The days of emphasizing shareholder returns above all else may be fading, and that can be disorienting. Reframing strategy, capital allocations and business models around customers, people and society can fuel positive results and lead to FIs being viewed as more attractive investment opportunities.

For example, 92% of Vanguard’s stock funds outperformed their peers over a five-year period,¹⁰ forming a foundation for long-term client returns and growth. The ability to deliver measurably beneficial value propositions is critical to overall ESG success.


Chapter #4

How to pursue long-term value creation

Long-term value initiatives can be both foundational and strategic..

Key actions to consider in building a value-driven approach include:

  • Reframe corporate strategy. How will you reshape strategy to deliver value to different stakeholders? FIs can assess stakeholder wants and needs and use that information to develop goals and a narrative for creating value along different pillars. A baseline comparison of the institution’s long-term value positioning relative to competitors can help leadership understand gaps and the strategic actions required to establish a broader stakeholder vision as a differentiating asset.
  • Create an implementation road map. How will you deliver a long-term value strategy? FIs can develop an implementation plan, establish governance to guide the transformation and prioritize value-creation initiatives. The balance of stakeholder interests will differ by institutional priorities.
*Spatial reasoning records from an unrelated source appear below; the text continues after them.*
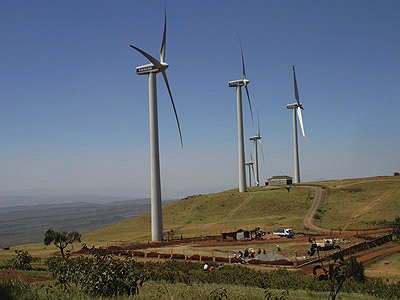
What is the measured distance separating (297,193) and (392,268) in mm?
79133

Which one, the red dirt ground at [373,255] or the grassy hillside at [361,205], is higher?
the grassy hillside at [361,205]

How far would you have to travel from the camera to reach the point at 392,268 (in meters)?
42.1

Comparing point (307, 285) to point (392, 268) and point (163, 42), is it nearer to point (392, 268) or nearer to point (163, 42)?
point (392, 268)

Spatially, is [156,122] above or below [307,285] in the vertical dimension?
above

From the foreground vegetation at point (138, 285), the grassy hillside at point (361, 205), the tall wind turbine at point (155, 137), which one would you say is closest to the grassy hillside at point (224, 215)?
the grassy hillside at point (361, 205)

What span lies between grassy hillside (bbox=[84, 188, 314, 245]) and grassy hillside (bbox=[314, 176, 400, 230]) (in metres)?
6.55

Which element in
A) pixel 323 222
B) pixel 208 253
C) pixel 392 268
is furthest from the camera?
pixel 323 222

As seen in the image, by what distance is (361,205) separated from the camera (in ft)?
331

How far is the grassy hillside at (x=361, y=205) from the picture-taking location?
282 ft

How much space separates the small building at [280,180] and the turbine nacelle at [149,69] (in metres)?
83.9

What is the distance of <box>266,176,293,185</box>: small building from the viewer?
146 metres

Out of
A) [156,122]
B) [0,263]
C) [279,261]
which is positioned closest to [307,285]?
[279,261]

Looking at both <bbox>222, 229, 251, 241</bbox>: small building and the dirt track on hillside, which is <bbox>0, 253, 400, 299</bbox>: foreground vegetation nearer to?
<bbox>222, 229, 251, 241</bbox>: small building

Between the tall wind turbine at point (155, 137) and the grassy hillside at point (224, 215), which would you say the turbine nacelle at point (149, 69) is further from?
the grassy hillside at point (224, 215)
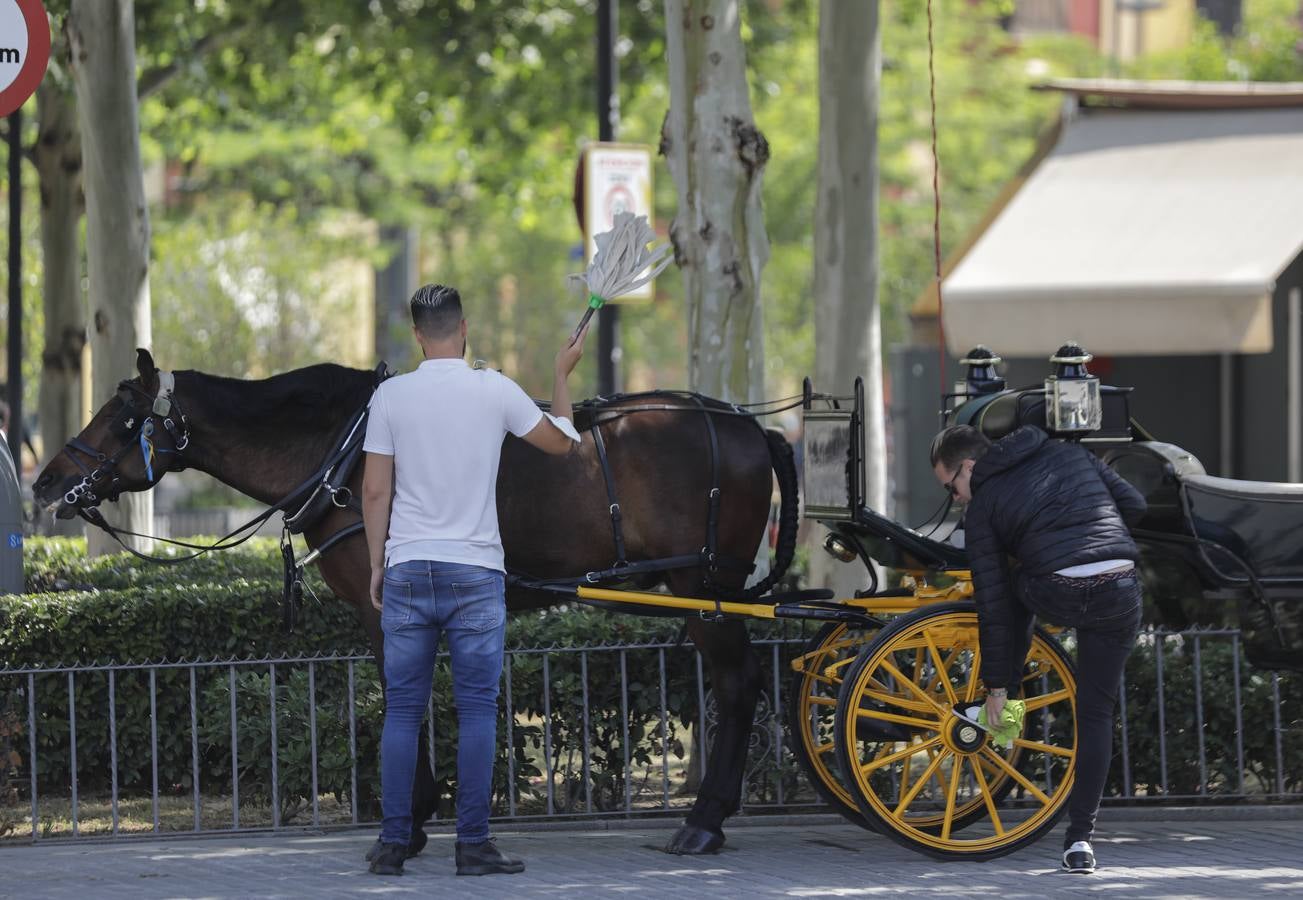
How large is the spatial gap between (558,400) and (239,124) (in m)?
15.1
Focusing on low-stake, quick wins can give the process momentum.
  • Identify needed capabilities. What differentiated capabilities and skills are required to meet stakeholder needs? FIs can assess whether it makes sense to build, buy or partner to gain a capability and build the talent and operating models to execute the strategy. Developing a narrative around value to guide capital allocation is critical. There is no one-size-fits-all recipe for FIs.
  • Enhance measurement. Which metrics will you use to gauge success? Embracing appropriate metrics around such factors as customer engagement, employee satisfaction and progress on climate-related initiatives — and their impact on financial results — can set a direction and facilitate accurate tracking of progress. What gets measured gets done.
  • Motivate the workforce. How will you reinforce the importance of long-term value to employees? Adding incentives to reward the achievement of outcomes that benefit customers, people and society can set the necessary tone.


The definition of corporate success has changed, and many FIs are late to the game. Pursuing an enterprise strategy that prioritizes meeting the expectations of four stakeholder pillars — customer, financial, people and society — is critical to creating long-term value and positioning the institution for sustainable success.